Task description —
Return the records below from the line containing "At what depth" onward, exactly, through and including the last line.

--- BEGIN Data for this exercise ---

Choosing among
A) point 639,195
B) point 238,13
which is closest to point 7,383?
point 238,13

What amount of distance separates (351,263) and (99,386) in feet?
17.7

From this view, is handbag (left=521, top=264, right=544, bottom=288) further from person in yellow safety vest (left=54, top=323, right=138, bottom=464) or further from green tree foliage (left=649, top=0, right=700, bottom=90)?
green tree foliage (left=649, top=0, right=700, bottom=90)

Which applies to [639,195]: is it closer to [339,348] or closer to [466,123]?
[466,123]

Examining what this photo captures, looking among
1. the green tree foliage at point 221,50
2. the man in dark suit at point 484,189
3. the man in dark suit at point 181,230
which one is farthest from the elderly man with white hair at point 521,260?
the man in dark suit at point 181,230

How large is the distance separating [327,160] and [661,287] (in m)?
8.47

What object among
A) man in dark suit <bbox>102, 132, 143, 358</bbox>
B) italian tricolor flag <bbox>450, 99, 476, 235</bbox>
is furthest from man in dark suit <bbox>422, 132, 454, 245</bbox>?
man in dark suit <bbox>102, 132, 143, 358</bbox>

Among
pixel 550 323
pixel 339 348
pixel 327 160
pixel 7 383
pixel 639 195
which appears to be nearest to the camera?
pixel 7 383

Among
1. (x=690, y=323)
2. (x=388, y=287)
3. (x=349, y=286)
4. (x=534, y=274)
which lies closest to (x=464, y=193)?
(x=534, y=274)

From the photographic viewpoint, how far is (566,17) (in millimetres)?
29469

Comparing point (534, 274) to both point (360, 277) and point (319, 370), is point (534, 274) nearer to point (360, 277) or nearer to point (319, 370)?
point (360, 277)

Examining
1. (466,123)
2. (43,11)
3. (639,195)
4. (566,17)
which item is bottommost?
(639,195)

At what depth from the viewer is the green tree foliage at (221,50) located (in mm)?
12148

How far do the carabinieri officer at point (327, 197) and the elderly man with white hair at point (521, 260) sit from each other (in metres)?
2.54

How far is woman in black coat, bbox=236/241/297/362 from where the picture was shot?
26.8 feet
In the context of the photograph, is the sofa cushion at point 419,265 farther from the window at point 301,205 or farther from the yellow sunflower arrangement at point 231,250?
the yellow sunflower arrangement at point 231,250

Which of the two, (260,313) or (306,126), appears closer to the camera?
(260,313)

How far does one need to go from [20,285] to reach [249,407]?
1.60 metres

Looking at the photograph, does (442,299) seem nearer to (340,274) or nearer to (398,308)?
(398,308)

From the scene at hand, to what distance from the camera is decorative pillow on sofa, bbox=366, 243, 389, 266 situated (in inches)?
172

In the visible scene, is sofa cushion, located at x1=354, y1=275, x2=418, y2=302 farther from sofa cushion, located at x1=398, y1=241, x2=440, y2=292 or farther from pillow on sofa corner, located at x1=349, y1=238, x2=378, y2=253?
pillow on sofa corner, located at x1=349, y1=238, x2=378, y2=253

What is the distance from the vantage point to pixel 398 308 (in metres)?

--- END Data for this exercise ---

Exercise result —
At what depth from the viewer is the green tree foliage at (221,50) located (in mm)?
12148

How far do the carabinieri officer at point (327, 197) and the elderly man with white hair at point (521, 260) sit from each other (in metres)?
2.54

How far is woman in black coat, bbox=236/241/297/362 from where the picture was shot?
26.8 feet
In the context of the photograph, is the sofa cushion at point 419,265 farther from the window at point 301,205 or farther from the yellow sunflower arrangement at point 231,250?
the yellow sunflower arrangement at point 231,250

Which of the two, (260,313) or (306,126), appears closer to the camera?
(260,313)

How far does one need to go from [20,285] to reach [249,407]?
1.60 metres

Looking at the photograph, does (442,299) seem nearer to (340,274) or nearer to (398,308)?
(398,308)

From the scene at hand, to what distance from the camera is decorative pillow on sofa, bbox=366, 243, 389, 266 situated (in inches)?
172

In the visible scene, is sofa cushion, located at x1=354, y1=275, x2=418, y2=302 farther from sofa cushion, located at x1=398, y1=241, x2=440, y2=292 or farther from pillow on sofa corner, located at x1=349, y1=238, x2=378, y2=253?
pillow on sofa corner, located at x1=349, y1=238, x2=378, y2=253

What is the distance from the vantage point to pixel 398 308 (in metres)?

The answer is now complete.